If you’re going to sell artisan food online then you could of course receive orders from all around the country (and all around the world). So you’d need to make sure you only list foods which it is practical and cost effective to ship.
You can sell artisan food products on Etsy.com, Folksy.com and Foodado.com
Once you’re up and running this is something else you might want to try. The market for artisan food isn’t just in the UK, it also exists in many countries of the world. Plus, many if not most countries have their own artisan food products which are already popular in this country. So by extending the basic principle you could sell UK artisan foods worldwide. Or you could import artisan foods from around the world. You could, for example, import artisan olive oils from Italy or local cheese from France.
If you’re doing this you’ll need to check out any special health requirements there might be as well as taxes and the cost of shipping. The Food Standards Agency website has useful info on importing food.
Maybe it does seem a little odd starting up a business which sells a higher priced product in what seems to be a bargain hunting economy.
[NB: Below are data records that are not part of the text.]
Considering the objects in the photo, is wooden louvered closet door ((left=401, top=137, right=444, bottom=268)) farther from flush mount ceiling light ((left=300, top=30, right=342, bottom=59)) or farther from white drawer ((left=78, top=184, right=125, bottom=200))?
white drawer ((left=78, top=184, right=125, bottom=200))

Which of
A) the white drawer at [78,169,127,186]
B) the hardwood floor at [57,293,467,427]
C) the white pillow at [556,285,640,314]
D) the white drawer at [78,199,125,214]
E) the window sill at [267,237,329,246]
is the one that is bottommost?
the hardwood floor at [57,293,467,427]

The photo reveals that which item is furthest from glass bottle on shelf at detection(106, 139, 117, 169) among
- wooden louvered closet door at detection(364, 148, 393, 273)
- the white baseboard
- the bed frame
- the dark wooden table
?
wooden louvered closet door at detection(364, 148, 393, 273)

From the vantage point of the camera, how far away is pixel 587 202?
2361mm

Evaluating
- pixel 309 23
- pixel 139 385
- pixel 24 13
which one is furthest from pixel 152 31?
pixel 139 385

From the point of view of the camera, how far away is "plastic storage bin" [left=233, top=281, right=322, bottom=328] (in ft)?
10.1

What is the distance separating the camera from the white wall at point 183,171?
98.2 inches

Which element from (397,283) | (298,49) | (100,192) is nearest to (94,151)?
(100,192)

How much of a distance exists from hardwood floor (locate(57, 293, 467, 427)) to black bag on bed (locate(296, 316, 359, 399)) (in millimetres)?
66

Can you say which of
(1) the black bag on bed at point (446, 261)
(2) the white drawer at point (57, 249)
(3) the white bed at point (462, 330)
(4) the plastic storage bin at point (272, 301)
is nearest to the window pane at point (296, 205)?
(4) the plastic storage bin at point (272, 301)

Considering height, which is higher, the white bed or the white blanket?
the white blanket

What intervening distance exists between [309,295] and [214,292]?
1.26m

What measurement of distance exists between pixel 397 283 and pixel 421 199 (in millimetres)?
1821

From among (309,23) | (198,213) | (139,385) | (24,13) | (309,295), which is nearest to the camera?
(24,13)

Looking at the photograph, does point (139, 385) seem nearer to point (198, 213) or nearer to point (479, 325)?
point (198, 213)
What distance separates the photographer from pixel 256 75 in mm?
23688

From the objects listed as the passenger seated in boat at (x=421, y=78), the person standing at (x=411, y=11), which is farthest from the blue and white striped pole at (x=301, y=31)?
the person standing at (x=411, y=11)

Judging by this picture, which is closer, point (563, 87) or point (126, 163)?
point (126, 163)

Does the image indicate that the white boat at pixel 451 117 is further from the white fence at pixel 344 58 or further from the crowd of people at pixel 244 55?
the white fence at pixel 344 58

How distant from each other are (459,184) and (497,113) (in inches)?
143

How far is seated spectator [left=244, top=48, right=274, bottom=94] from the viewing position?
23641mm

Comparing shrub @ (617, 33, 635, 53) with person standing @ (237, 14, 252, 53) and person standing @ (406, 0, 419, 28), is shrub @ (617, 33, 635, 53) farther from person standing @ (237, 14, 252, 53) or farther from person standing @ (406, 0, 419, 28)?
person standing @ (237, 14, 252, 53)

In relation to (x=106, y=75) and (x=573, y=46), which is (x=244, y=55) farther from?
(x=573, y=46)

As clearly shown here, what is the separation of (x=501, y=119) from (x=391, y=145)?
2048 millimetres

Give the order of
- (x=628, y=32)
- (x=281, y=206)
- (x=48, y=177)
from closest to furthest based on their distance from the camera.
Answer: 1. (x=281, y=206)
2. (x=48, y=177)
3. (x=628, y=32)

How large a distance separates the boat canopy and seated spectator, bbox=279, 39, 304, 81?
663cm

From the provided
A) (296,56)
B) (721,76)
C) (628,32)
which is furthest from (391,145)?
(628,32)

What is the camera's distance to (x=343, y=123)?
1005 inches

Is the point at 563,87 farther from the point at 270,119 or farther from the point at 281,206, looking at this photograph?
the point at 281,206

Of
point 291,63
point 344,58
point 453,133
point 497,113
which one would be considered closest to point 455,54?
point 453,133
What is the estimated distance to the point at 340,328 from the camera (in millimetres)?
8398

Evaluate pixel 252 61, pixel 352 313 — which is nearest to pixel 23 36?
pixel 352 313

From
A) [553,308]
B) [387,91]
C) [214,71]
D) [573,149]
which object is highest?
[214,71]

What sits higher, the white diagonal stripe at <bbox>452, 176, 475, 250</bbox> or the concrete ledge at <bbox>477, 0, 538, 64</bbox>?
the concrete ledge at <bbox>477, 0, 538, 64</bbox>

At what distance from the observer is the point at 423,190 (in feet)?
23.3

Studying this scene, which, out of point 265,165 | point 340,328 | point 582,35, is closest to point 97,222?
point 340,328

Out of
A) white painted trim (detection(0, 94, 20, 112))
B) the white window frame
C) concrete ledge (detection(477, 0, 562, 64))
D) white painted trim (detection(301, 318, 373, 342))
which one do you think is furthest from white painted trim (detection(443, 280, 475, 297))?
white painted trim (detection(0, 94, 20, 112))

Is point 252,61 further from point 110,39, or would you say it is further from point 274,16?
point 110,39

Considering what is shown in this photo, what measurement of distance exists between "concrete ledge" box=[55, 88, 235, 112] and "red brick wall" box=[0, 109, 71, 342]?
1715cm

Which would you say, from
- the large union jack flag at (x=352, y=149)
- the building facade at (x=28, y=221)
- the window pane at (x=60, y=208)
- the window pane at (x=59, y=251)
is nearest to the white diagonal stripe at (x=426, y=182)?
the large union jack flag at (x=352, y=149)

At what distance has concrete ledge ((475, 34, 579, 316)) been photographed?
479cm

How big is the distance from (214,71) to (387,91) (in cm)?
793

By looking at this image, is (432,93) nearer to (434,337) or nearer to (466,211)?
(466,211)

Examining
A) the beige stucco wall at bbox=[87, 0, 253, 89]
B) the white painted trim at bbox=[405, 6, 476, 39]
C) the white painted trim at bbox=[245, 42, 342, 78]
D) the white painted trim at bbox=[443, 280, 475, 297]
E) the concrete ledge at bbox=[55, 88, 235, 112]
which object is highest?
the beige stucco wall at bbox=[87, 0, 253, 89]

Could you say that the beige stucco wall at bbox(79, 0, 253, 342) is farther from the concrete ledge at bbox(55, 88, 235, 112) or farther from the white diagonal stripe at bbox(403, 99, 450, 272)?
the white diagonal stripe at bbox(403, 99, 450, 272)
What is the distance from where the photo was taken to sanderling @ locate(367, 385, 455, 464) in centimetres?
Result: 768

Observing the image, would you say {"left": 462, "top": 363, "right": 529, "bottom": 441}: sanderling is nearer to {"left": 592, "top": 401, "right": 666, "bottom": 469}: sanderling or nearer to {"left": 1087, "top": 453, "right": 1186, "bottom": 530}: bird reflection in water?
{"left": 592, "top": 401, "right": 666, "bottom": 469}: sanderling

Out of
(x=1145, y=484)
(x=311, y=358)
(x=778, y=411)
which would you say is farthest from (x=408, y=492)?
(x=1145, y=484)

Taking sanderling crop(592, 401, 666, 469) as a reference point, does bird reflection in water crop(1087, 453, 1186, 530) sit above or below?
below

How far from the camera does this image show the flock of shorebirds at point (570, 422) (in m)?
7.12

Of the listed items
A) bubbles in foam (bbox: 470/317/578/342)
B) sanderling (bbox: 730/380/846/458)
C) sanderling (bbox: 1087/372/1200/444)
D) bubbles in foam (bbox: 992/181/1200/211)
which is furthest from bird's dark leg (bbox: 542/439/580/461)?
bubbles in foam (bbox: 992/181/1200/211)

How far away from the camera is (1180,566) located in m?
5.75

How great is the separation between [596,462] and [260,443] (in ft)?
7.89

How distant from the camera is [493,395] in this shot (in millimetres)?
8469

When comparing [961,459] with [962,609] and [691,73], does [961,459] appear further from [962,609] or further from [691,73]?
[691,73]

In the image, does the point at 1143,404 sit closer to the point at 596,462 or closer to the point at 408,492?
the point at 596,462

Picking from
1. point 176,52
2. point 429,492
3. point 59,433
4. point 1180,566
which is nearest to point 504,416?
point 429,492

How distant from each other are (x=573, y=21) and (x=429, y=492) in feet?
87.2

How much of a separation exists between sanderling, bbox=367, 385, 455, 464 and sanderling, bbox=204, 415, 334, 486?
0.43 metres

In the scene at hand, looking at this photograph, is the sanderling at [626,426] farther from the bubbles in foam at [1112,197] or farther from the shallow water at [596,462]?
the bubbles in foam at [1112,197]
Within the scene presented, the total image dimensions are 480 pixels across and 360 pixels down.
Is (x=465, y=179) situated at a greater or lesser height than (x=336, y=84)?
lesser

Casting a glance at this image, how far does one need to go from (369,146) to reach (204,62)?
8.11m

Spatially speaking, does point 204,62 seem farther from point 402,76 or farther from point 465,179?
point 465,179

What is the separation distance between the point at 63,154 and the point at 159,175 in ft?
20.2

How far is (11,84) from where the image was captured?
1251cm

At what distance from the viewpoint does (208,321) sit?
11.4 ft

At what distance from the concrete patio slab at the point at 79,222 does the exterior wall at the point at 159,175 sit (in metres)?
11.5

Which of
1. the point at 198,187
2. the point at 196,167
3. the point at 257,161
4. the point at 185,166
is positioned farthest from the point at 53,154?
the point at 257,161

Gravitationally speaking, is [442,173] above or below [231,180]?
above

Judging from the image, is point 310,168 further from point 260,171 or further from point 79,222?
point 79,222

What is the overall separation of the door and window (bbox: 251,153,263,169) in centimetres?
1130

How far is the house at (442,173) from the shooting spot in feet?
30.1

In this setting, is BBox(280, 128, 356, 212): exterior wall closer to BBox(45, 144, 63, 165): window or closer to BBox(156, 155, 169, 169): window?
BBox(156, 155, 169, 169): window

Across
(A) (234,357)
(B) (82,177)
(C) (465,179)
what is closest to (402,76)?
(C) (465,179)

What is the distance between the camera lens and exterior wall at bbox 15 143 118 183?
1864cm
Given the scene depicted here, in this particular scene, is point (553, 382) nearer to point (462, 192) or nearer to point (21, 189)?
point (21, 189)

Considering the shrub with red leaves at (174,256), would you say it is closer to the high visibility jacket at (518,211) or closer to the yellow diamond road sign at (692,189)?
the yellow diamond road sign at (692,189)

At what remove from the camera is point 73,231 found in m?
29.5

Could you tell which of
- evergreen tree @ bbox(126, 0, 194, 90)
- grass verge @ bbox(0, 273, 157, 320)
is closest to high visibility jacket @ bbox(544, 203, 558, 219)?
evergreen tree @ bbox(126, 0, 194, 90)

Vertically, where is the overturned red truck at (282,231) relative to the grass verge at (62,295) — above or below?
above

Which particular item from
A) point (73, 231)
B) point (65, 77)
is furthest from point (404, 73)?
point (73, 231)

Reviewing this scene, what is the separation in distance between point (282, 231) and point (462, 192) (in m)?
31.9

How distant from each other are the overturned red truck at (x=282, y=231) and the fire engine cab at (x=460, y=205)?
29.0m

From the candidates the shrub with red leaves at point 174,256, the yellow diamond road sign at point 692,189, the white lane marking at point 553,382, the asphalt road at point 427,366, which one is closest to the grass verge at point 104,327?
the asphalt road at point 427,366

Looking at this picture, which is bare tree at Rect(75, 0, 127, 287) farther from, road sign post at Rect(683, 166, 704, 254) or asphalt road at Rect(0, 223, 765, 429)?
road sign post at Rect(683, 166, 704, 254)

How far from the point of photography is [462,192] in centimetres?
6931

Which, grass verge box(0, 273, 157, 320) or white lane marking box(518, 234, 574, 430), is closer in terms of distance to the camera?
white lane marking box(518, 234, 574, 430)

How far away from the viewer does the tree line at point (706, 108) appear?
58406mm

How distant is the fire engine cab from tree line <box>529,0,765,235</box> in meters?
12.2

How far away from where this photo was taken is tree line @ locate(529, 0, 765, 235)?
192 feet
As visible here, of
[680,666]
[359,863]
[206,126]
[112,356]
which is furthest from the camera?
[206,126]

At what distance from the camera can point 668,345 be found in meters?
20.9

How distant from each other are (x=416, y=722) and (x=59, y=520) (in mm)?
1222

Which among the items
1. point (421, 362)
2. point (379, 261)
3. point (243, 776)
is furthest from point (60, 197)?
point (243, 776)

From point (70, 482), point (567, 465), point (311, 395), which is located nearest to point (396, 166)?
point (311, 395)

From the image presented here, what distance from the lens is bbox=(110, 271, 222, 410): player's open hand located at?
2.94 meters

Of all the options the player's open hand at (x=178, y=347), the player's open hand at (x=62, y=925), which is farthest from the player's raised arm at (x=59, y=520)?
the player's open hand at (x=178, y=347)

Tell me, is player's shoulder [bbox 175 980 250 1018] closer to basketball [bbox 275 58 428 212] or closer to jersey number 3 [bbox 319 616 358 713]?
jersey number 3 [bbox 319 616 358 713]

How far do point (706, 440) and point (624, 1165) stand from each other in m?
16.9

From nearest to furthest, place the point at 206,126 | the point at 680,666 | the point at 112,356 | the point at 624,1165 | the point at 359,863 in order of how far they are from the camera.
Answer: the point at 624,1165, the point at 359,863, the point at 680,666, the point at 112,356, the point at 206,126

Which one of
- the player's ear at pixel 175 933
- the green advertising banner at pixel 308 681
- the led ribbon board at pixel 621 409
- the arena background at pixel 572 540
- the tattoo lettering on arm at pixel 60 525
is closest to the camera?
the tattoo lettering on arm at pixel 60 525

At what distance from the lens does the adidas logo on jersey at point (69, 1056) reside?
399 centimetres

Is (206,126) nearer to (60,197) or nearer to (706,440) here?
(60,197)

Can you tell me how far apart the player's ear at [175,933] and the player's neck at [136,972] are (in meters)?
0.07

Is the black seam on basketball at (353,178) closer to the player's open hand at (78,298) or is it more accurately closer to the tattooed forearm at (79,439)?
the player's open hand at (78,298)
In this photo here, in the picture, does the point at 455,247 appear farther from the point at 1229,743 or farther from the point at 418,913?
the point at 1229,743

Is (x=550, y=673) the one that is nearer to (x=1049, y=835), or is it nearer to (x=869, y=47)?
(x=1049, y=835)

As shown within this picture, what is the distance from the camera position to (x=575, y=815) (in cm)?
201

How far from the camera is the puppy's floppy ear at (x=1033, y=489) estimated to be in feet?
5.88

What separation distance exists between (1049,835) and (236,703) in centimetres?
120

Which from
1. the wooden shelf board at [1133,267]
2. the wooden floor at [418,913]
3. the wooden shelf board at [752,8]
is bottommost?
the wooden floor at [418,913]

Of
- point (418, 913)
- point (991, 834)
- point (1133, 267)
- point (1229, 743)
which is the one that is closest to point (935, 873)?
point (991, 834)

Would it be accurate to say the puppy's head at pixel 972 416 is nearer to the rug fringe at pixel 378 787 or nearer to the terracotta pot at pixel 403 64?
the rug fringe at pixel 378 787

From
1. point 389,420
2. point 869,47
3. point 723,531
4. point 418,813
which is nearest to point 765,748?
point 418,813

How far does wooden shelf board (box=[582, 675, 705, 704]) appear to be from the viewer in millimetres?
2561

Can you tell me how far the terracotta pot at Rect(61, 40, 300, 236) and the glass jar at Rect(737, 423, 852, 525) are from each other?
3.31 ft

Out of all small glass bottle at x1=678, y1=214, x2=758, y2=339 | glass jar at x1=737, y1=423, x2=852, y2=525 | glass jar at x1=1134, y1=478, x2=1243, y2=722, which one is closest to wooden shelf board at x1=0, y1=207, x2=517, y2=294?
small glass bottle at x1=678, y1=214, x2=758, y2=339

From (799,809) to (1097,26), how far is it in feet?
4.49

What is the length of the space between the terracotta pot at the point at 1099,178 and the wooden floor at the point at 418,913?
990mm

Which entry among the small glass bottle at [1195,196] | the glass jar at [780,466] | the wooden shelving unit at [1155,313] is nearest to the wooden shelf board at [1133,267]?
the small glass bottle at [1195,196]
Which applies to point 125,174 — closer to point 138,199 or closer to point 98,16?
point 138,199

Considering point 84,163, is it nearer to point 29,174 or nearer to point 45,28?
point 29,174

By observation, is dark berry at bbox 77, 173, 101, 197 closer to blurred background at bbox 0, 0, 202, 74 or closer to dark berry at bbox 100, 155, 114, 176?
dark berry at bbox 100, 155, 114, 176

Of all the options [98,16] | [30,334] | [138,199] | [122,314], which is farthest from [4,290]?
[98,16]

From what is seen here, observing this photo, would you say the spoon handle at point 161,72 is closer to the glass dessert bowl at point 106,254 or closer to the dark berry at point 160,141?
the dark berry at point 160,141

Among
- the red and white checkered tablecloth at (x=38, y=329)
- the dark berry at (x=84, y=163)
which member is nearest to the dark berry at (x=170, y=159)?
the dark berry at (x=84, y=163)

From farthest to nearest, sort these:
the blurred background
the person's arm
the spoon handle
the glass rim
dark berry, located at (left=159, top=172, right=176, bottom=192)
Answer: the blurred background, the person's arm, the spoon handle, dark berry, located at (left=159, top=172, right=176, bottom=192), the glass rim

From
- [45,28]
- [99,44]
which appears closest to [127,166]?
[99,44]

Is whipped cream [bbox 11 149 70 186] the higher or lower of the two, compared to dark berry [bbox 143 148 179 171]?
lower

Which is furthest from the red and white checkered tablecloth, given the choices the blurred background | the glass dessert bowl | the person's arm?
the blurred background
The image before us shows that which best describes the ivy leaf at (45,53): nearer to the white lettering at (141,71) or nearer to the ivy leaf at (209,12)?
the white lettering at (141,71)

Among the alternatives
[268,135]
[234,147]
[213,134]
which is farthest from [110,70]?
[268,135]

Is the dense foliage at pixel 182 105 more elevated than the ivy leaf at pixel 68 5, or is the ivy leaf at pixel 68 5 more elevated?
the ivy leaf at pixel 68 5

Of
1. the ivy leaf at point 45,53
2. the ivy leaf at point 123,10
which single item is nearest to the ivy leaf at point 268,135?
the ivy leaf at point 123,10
But think about it. In many ways it makes a lot more sense for a new business to sell a product which offers high margins in a small, niche market – than to sell a product which offers tiny margins in a big, very competitive market.
And there’s a lot to be said for being a contrarian sometimes – in trying to buck the trend. When everyone else is moving into one type of product, move into something that is its complete opposite. You could just find that it becomes a lucrative opportunity for you – largely because it’s different and few others are involved with it.
If food doesn’t inspire you as the subject of your business, don’t worry. The same ‘brokering’ principles could be applied to a whole wide range of products. How about, for example …. home knits, handmade toys, crafts and gifts or jewellery. Pick a product area, find a source of good, unique local products, then operate a brokerage selling them into other markets on a commission basis. It’s the basis of many successful businesses.